[Reading passage]
┌──

# Propose a guitar for me ....



## 12 stringer (Jan 5, 2019)

So I am on the market for a new acoustic. I have a few criteria and must-haves.

What do you suggest that has all these? New guitar only.

$600 - $1000 range
OM size
14 frets
Non-cutaway
1 3/4" nut (flexible ... for flatpicking)
Solid B&S (mahogany or rosewood)
Solid spruce top - natural
No sunbursts or colors
No on-board pickup (unless it's a really good one)
No Martins or Taylors (I have a Martin and I don't like Taylors)

Anyone?


----------



## greco (Jul 15, 2007)

Is this close? 

I didn't compare all the specs you listed...you can do that.

Good Luck with your search. 

Yamaha LS16 ARE Small Type Acoustic Guitar - Acoustic Guitars - Right Handed - Acoustic Guitars - Guitars & Amps | Cosmo Music


----------



## StratCat (Dec 30, 2013)

greco said:


> Is this close?
> 
> I didn't compare all the specs you listed...you can do that.
> 
> ...


+1 on Yamaha LS16


----------



## Larry (Sep 3, 2016)

12 stringer said:


> So I am on the market for a new acoustic. I have a few criteria and must-haves.
> 
> What do you suggest that has all these? New guitar only.
> 
> ...


I think the Biggest & Best Bang for your spending range is in the GODIN Family, look thru their website, ( Godin, Seagull, Simon & Patrick, Art & Luthrie )

YAMAHA has some fantastic sounding guitars in that price range also.

Happy Hunting,
Larry


----------



## Kerry Brown (Mar 31, 2014)

I have a Yamaha LL16M. The Yamaha solid wood bodies are very nice guitars. I'm currently in the middle of a purge but my Yamaha will not be part of the purge. It is one of four that I am keeping. I highly recommend you give some Yamaha's a try. They do have a pickup, which I am not a fan of, but it doesn't seem to affect the acoustic sound. The pickup on mine is completely passive, no battery, no controls, nothing, just an under saddle piezo with a jack in the back strap button.

The Godin family would also be a good choice. My La Patrie Etude will also survive the purge.

└──

[Provided material]
┌──

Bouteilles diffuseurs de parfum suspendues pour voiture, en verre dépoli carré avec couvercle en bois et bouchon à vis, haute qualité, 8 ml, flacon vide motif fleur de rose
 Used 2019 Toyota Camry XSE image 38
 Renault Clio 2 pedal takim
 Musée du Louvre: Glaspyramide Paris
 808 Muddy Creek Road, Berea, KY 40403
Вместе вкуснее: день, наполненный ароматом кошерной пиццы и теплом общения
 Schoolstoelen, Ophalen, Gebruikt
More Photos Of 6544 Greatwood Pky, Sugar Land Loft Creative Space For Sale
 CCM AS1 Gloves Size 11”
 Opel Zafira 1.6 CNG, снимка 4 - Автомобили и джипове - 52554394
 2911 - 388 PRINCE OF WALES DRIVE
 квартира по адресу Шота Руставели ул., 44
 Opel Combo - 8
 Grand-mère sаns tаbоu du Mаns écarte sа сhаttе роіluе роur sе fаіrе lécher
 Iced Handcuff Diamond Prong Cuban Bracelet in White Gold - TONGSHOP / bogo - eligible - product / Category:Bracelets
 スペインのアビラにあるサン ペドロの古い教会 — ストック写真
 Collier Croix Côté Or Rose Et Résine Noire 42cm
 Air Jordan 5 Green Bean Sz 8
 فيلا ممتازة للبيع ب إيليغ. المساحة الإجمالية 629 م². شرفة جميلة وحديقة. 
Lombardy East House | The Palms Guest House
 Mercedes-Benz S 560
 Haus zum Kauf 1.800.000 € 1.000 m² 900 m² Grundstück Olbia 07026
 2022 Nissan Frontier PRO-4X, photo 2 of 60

└──

[Task list]
1) In the guitar thread, which Yamaha model does Kerry Brown own?
2) Rewrite the guitar thread from "Solid spruce top" to "don't like Taylors)", swapping "spruce" for "cedar".
Base every answer solely on the guitar thread.

[Responses per task]
1) A Yamaha LL16M.

2)
Solid cedar top - natural
No sunbursts or colors
No on-board pickup (unless it's a really good one)
No Martins or Taylors (I have a Martin and I don't like Taylors)